- **DEINE AUFGABE 1**: Überarbeite im Text über den Stand des Films den Abschnitt von „Komödie und Satire“ bis „Schweizer Film? (1964)“ und setze dabei „Tragödie“ an die Stelle von „Komödie“.
- **DEINE AUFGABE 2**: Welche Titel führt der Text über den Stand des Films unter „Siehe auch“ auf? Nenne alle.
- **DEINE AUFGABE 3**: Schreib den Text über den Stand des Films im Anschluss an seinen letzten Satz weiter.

- **AUSZUG**:
********************

Home Wo steht der Film heute?

 

Eine kurze Standortbestimmung vom 17. April 1961

 

Siehe auch:               Die neuen Wellen (1963)

Komödie und Satire im polnischen Film (1963)

                                   Das amerikanische „Cinéma Vérité“ (1964)

                                   Gibt es einen neuen Schweizer Film? (1964)

 

 

Zur Illustration:

Elmer Gantry, DVD 2001

The Apartment, DVD 2001

 

 

 

Von einigen wenigen bedeutenden Ausnahmen abgesehen scheint es, als ob der Film in diesen Jahren seinen Tiefpunkt an künstlerischem Gehalt, an Inhalt und Gestaltung erreicht hätte. Obwohl im allgemeinen nur die Laien, das Publikum, diese Tatsache feststellen, müssen auch die Leute vom Fach zugeben, dass es gerade in der jetzigen Zeit im Vergleich zu früher schlecht aussieht.

 

Woher rührt denn dieses Malaise?

********************

- **BEREITGESTELLTES MATERIAL**:
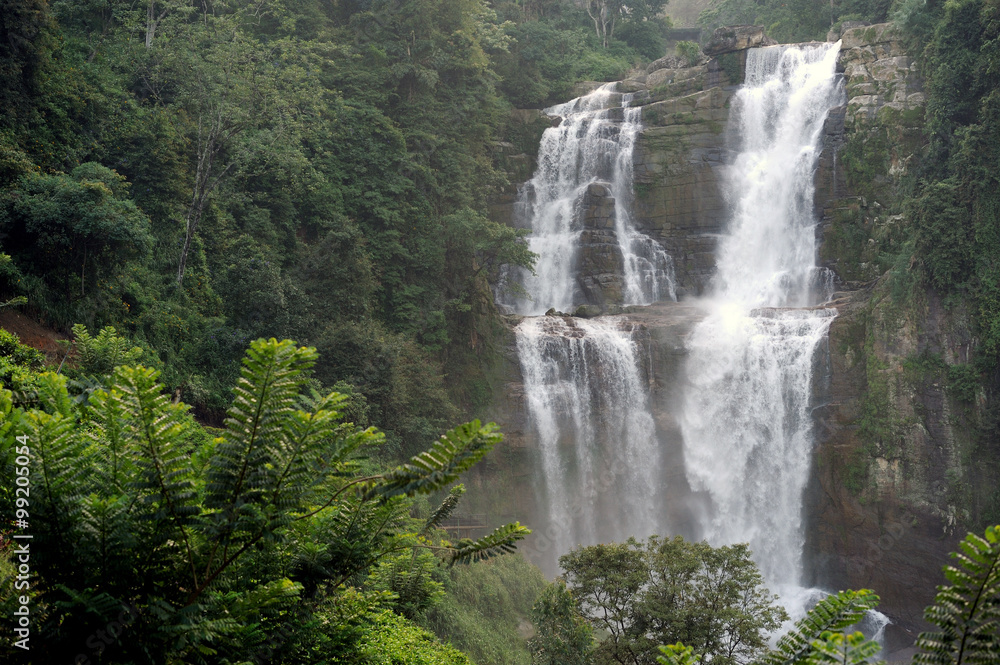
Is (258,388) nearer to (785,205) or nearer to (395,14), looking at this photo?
(395,14)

********************

- **DEINE ANTWORT 1**:
Tragödie und Satire im polnischen Film (1963)

                                   Das amerikanische „Cinéma Vérité“ (1964)

                                   Gibt es einen neuen Schweizer Film? (1964)

- **DEINE ANTWORT 2**:
- Die neuen Wellen (1963)
- Komödie und Satire im polnischen Film (1963)
- Das amerikanische „Cinéma Vérité“ (1964)
- Gibt es einen neuen Schweizer Film? (1964)

- **DEINE ANTWORT 3**:
Rückblick auf die Frühzeit des Films

 

Betrachten wir schnell rückblendend die Anfänge der Filmkunst um die Jahrhundertwende. Die Franzosen setzten schon bald nach der Erfindung von Lumière mit Massenproduktion von Filmen ein. In einem halben Tag wurde ein ganzer Streifen fertiggestellt. Aber wer möchte ihnen dies verargen? Der Film war damals etwas ganz Neues, Unentdecktes, eine Art eines Spielzeuges, mit dem die Produzenten ihre Talente, ihre Fantasie und ihr Können einmal ausprobieren mussten, wenn sie dabei auch in der ersten Begeisterung vielfach aufs falsche Geleise gerieten.

 

Filmklassik: Expressionismus und Avantgarde, Verismus und Neoverismo

 

Nachdem aber die Werke des Expressionismus und der Avantgarde, die miteinander die Zeit der Filmklassik darstellen, gezeigt haben, was die Sendung des Films ist, was die eigentliche Kunst ausmacht, dürfen die Produzenten und Regisseure heute nicht wieder in den alten Fehler der sinnlosen Filmherstellung zurückfallen.

 

Nach dem Zweiten Weltkrieg breitete sich von Italien her der "Neoverismo", der Neorealismus, aus und konnte etwa zehn Jahre das Feld beherrschen. Die Filme dieser Epoche zeichneten in offener, realistischer Schwarzweissmanier den Menschen ohne Schminke und störende Beigaben in seiner alltäglichen Umwelt.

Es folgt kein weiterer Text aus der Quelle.